On the Equilibrium Intermetallic Phase in Mg-Nd-Ag Alloys

Abstract

The equilibrium intermetallic phase in Mg-Nd-Ag alloys has not been well understood. In this work, intermetallic particles in the solution-treated microstructure of commercial magnesium alloy QE22 (Mg-2.5Ag-2.0Nd-0.7Zr, wt pct) have been investigated using scanning electron microscopy, electron diffraction, atomic-resolution imaging and mapping techniques of scanning transmission electron microscopy (STEM) and thermodynamic modelling. The intermetallic particles are distributed in the inter-dendritic regions. They have coarse irregular shape and share the same crystal structure.

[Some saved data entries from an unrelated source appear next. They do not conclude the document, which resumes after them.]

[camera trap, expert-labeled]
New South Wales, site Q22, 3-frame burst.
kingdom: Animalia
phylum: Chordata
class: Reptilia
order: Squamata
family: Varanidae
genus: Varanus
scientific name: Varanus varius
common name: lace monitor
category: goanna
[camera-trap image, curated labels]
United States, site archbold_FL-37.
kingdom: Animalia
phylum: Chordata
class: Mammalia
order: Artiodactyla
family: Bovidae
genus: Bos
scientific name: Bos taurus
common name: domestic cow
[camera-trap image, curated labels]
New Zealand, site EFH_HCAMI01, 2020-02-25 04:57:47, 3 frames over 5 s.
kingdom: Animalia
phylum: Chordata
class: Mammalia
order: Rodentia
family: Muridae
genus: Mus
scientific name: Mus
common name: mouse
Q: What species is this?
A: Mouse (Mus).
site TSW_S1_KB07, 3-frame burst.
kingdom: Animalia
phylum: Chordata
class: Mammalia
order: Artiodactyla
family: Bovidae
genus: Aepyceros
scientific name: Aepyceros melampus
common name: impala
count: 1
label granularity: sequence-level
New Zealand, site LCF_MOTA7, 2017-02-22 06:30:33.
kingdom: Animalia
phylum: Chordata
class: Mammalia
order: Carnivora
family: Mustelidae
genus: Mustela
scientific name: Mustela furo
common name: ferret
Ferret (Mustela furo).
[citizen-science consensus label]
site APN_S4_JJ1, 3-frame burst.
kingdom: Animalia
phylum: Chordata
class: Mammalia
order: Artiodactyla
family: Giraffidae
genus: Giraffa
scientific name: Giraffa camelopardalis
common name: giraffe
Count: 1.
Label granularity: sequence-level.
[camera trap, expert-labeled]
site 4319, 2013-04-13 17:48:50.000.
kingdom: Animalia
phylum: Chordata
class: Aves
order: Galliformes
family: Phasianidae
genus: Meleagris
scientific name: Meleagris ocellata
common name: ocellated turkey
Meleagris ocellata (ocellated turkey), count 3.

The intermetallic phase (designated δ) is determined to have an orthorhombic structure (space group Cmcm, a = 1.02 nm, b = 1.18 nm, c = 1.00 nm) and a composition of NdAgMg11, which are different from those reported previously. An atomic model is proposed for the δ phase based on atomic-resolution STEM images and atomic-scale energy-dispersive X-ray spectroscopy maps. The δ lattice is structurally related to that of Mg12Nd phase in binary Mg-Nd alloys. The Gibbs energy of formation of NdAgMg11 is determined from the equilibrium study at 793 K (520 °C), including the entropy of formation using the present experimental phase analysis data obtained at lower temperature. Implications to the formation temperature range and thermal stability of this phase and alloy solidification are discussed based on the calculated Mg-Nd-Ag phase diagram and Scheil solidification paths of alloys.